Quase 10 anos depois de termos ouvido falar pela primeira vez da Adamastor, o caminho percorrido é outro. A ideia inicial ficou «arquivada» e, no seu lugar, nasceu um verdadeiro supercarro feito em Portugal, pensado para brilhar em pista e marcar presença na estrada.

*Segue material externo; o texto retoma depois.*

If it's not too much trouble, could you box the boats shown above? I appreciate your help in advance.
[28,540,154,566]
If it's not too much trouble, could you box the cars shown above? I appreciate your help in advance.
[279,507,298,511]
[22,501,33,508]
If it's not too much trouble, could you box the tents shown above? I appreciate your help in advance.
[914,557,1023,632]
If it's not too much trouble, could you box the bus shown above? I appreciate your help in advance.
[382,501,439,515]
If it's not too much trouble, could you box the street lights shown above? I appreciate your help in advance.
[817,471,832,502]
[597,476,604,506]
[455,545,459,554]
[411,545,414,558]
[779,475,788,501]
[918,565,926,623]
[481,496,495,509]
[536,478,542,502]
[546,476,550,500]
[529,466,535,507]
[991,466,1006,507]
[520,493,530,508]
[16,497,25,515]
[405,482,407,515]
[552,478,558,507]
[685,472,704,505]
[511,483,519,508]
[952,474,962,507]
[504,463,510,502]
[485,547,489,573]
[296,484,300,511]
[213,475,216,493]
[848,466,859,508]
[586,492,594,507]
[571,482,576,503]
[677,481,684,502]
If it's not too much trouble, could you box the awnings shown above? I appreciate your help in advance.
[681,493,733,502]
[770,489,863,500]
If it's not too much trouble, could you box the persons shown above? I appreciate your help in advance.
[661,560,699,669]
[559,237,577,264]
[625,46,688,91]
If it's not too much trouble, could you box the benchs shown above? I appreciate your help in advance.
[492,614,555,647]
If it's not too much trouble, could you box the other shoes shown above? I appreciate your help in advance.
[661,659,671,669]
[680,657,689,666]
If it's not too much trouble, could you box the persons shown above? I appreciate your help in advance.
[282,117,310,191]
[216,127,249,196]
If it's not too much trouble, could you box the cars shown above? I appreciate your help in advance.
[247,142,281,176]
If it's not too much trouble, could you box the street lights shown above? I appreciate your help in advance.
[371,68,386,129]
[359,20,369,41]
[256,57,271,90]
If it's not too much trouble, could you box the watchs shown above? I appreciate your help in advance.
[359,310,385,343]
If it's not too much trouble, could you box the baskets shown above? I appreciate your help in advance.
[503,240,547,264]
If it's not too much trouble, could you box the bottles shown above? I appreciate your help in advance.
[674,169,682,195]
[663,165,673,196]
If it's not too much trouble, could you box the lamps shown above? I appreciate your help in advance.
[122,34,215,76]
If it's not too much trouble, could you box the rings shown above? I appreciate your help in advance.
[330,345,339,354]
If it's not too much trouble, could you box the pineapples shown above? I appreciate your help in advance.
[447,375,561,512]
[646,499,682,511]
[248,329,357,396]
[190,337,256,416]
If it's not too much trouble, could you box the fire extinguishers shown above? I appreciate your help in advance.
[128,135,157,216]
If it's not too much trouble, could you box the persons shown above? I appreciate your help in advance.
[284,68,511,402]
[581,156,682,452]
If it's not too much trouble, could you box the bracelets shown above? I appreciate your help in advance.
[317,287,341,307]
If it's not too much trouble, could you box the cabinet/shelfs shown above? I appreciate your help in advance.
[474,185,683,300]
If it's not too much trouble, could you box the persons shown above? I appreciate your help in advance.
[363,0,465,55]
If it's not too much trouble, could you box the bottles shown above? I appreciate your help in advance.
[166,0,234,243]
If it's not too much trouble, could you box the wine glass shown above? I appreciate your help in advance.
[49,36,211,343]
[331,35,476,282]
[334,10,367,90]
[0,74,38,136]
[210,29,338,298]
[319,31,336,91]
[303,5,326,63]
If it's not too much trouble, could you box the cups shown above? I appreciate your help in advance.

Ainda em 2026, o Adamastor Furia deverá começar a chegar às mãos dos novos proprietários. Até lá, o trabalho de afinação não abranda - e é bem possível que alguns já tenham visto a unidade laranja com matrícula vermelha “400001”, a credencial que lhe permite circular legalmente na via pública.
Este é o culminar de um percurso que começou, em 2024, com a apresentação do primeiro protótipo. Desde então, a Adamastor foi revelando o Furia passo a passo, naquele que é o primeiro supercarro concebido e produzido em Portugal. Pelo caminho, o desenvolvimento não ficou parado: as especificações iniciais, por exemplo, já foram largamente superadas.

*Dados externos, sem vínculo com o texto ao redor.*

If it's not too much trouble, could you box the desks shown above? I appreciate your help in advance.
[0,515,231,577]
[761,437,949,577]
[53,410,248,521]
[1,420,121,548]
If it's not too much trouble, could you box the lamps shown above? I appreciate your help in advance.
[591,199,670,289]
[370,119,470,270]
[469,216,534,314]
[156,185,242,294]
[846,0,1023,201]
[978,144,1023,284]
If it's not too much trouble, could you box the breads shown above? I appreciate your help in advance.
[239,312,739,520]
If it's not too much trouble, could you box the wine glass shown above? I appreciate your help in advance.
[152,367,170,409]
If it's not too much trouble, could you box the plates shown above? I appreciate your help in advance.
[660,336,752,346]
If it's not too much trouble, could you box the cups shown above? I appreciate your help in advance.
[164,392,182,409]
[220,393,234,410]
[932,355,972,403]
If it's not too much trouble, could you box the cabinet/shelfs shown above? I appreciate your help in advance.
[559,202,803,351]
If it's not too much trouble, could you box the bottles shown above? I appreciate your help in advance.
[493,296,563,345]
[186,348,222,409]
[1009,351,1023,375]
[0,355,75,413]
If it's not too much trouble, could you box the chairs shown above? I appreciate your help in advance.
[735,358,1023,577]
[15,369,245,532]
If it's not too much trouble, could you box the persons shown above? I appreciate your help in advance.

Do protótipo de 2024 ao Adamastor Furia final
A aproximação ao modelo definitivo fez-se com uma estratégia de evolução contínua, em que cada atualização trouxe o projeto para mais perto da versão de produção. O resultado é um Furia mais ambicioso do que o que estava inicialmente previsto, tanto em números como em maturidade técnica.
Carro de corridas com matrícula
Desde o início, a Adamastor assumiu a meta de criar uma máquina de alto rendimento em circuito que também pudesse ser utilizada, sem truques, em estrada. Ser, literalmente, um carro de corridas com matrícula coloca o Adamastor Furia num espaço muito particular dentro do universo dos supercarros.
O detalhe mais curioso? A versão de estrada vai entregar mais desempenho do que a variante de competição. A explicação está nas regras dos campeonatos GT onde vai participar, que obrigam a limitar parte do seu potencial.
Os números ajudam a perceber essa diferença. Em competição, o Furia deverá ficar pelos cerca de 500 cv (variando conforme os regulamentos). Já no modelo de estrada, o 3.5 V6 biturbo da Ford Performance anuncia, para já, 750 cv e 1000 Nm. Face ao que tinha sido comunicado no arranque, isto representa mais 100 cv e quase o dobro do binário - um reflexo direto da evolução do projeto.
Pode dizer-se que existem elétricos com valores superiores, mas dificilmente encontrará um com 1100 kg (a seco na versão de competição e podendo ser menos na versão de estrada). É esta relação peso/potência que ajuda a justificar os 2,4s dos 0 aos 100 km/h e uma velocidade acima de 300 km/h. E, importa sublinhar, estes dados continuam a ser provisórios.
Ainda assim, o coração do Furia não é apenas o motor, nem a balança: é a aerodinâmica. Aqui, a função ditou a forma, com o desenho exterior a ter sido “liderado integralmente pelo responsável pela aerodinâmica”, como explicou Ricardo Quintas, diretor executivo e um dos fundadores da Adamastor, no episódio 56 do podcast Auto Rádio.
É também neste ponto que o Adamastor Furia de corridas ganha vantagem: atinge 1900 kg de carga aerodinâmica a 250 km/h - muito mais do que o próprio peso -, enquanto o Furia de estrada se fica pelos 1000 kg. Tudo isto sem recorrer a asas exuberantes, sendo que grande parte do mérito está nos túneis Venturi trabalhados no fundo do supercarro.
Segundo a Adamastor, estes valores de carga aerodinâmica ultrapassam os monolugares de Fórmula 3 e Fórmula 2 das temporadas de 2021, bem como alguns modelos da classe LMP2 da resistência.
Quando chega?
As primeiras entregas do Adamastor Furia continuam apontadas para 2026. O protótipo com a matrícula 400001 é um sinal de que o desenvolvimento entrou na reta final, com testes de validação em ambiente urbano e em estrada aberta.
Produção, preço e reservas do Adamastor Furia
A versão de estrada do Adamastor Furia terá produção limitada a 60 unidades e um preço base de 1,6 milhões de euros antes de impostos. A montagem será feita na fábrica da Adamastor, em Perafita, Matosinhos.
Na última conversa que tivemos com Ricardo Quintas, o responsável indicou que já existiam oito unidades vendidas e 12 reservadas, com clientes do Norte e Sul da Europa, Canadá e Emirados Árabes Unidos. À data de hoje, é provável que esses números já tenham aumentado.